È dal 7 ottobre, il giorno dell’attacco di Hamas a Israele, che pressoché quotidianamente ci si interroga su un allargamento dell’incendio mediorientale dandolo spesso per scontato e pronosticando sullo sfondo la resa dei conti finale tra le due potenze dell’area, Israele e Iran. Salvo essere regolarmente confortati dalle parole e smentiti dai fatti. Gli ayatollah non hanno nessuna intenzione di iniziare una guerra con lo Stato ebraico e vale anche al contrario. Si punzecchiano, si provocano, ma con la chiara intenzione di fermarsi sull’orlo dell’abisso.

Teheran avrebbe avuto, se davvero ne fosse stato a caccia, diversi pretesti per accendere la miccia. Il più eclatante: l’uccisione il giorno di Natale a Damasco durante un raid aereo di Razi Moussavi, generale delle guardie rivoluzionarie dei Pasdaran.

Il presidente della repubblica teocratica Ebrahim Raisi aveva usato parole di fuoco: «Senza dubbio questo atto malvagio è un altro segno della frustrazione del regime sionista usurpatore nella regione, che pagherà sicuramente per questo crimine».

Moussavi era un «coraggioso e valoroso compagno d’armi del generale martire Hajj Qassam Soleimani», ucciso il 3 gennaio 2020 a Baghdad su ordine partito direttamente da Donald Trump, architetto della strategia del terrore e tessitore della dorsale sciita che dal Golfo Persico arriva fino al Mediterraneo grazie alle alleanze strette in Yemen, Iraq, Siria e Libano.

È stato proprio durante la commemorazione della sua scomparsa che due bombe sono esplose nella zona del cimitero di Kerman provocando 84 morti e centinaia di feriti. Nonostante il frettoloso tentativo di attribuire al binomio Israele-Usa la paternità dell’attentato, è sembrato subito chiaro che le modalità erano piuttosto riconducibili a quel che resta dello Stato islamico, sunnita, contro il paese faro degli sciiti: esiste ancora lo scontro fratricida tutto interno al mondo islamico che si trascina dagli anni Dieci di questo millennio a complicare il quadro dell’area più infiammata del pianeta.
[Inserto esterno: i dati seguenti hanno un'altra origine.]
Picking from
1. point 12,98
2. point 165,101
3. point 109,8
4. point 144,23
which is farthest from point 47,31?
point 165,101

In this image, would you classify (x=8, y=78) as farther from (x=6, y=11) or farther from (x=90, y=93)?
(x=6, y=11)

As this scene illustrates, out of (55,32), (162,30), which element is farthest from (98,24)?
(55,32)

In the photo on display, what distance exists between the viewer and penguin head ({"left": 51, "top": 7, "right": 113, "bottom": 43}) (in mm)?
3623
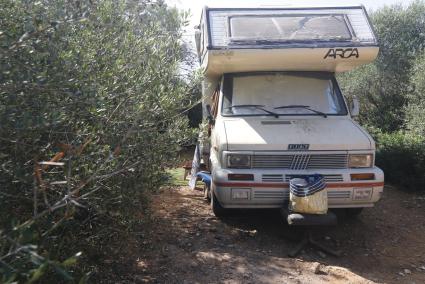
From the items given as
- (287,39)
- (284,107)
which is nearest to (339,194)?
(284,107)

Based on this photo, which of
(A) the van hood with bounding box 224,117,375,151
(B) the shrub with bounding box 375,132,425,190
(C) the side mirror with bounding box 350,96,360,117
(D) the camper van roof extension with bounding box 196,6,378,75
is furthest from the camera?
(B) the shrub with bounding box 375,132,425,190

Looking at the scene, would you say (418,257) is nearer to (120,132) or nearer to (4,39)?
(120,132)

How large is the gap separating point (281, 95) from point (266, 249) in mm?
2242

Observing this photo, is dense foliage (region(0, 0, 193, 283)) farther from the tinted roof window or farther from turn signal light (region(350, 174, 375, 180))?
turn signal light (region(350, 174, 375, 180))

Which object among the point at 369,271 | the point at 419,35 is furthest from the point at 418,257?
the point at 419,35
Se gli ordigni al cimitero non possono essere attributi al nemico storico, Teheran avrebbe avuto molte altre occasione in questi tre mesi per farsi bellicoso. L’invasione della Striscia di Gaza, le migliaia di morti civili, le uccisioni in Cisgiordania da parte dei coloni. Ma gli ayatollah si sono limitati a slogan triti invocando, come fanno da sempre, la «distruzione dello Stato ebraico», «l’espulsione di tutti gli ebrei dal Medio Oriente».
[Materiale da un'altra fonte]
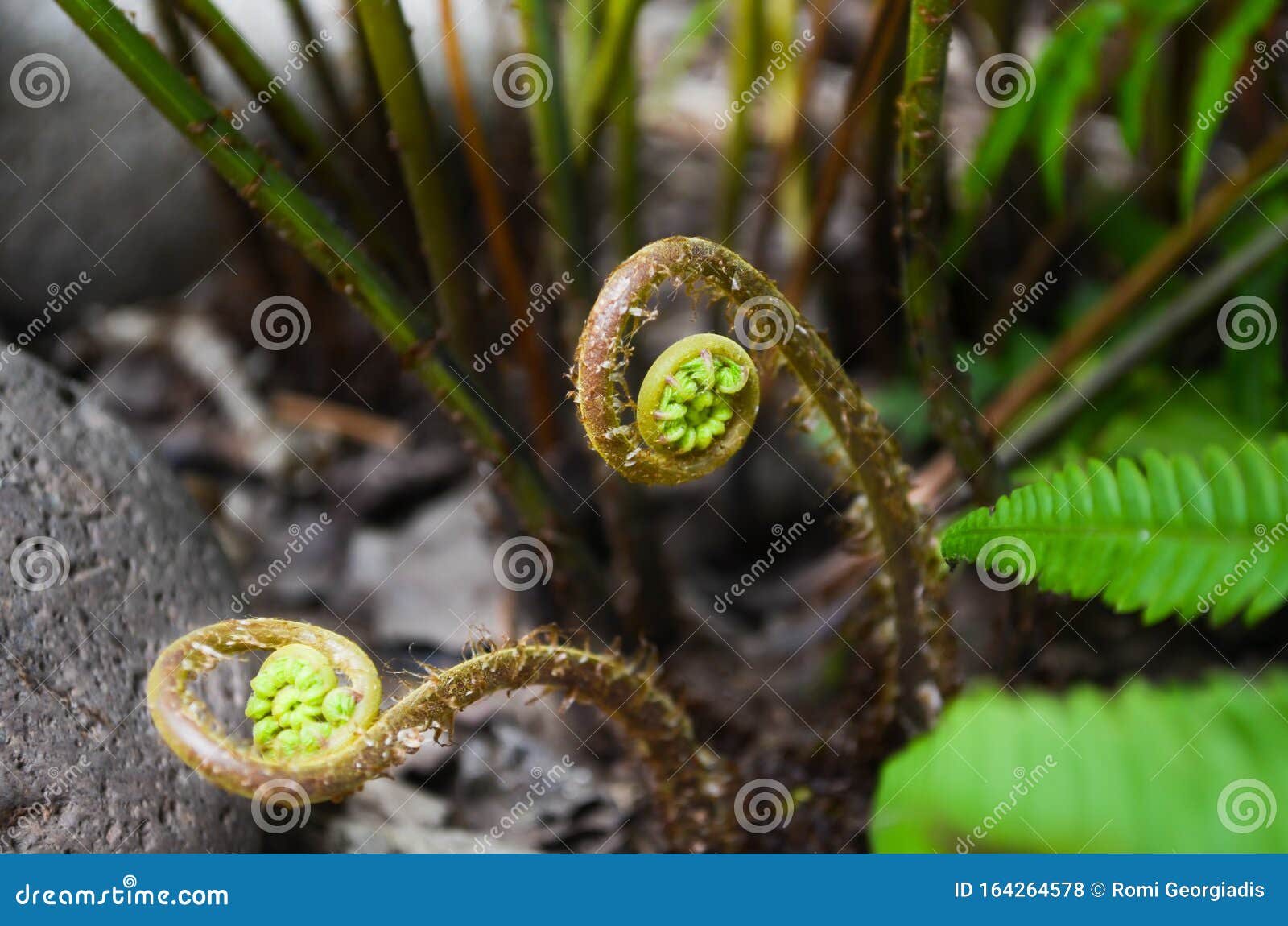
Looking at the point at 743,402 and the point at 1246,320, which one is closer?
the point at 743,402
Dimostrando così un pragmatismo ereditato dalla millenaria esperienza dell’impero persiano. Non si comincia un conflitto se si sa di non poterlo vincere come nel caso attuale. Ci si limita a una guerra di parole, peraltro non sempre coerenti, se dapprima i vertici del regime si sono lamentati con Hamas per essere stati, dissero, tenuti all’oscuro del progetto 7 ottobre, salvo rivendicarne la paternità come vendetta servita a freddo, quattro anni dopo, per l’omicidio Soleimani.

Per mascherare la propria debolezza, frutto anche delle rivolte interne guidate soprattutto dalle donne, hanno preferito delegare ad alcuni alleati il compito di esplicitare la solidarietà con le sofferenze palestinesi attraverso azioni dimostrative. Come le scaramucce endemiche sul confine libanese, dove nemmeno Hezbollah può permettersi di spingersi oltre, perché passi troppo arrischiati potrebbero indurre Israele a un attacco massiccio contro un paese già allo stremo delle forze causa la spaventosa crisi economica. O come i droni sparati dagli Houti yemeniti verso Israele e le navi di passaggio.

Certo, giocando col fuoco la situazione può sempre scappare di mano anche contro la propria volontà. Non siamo ancora a quel punto.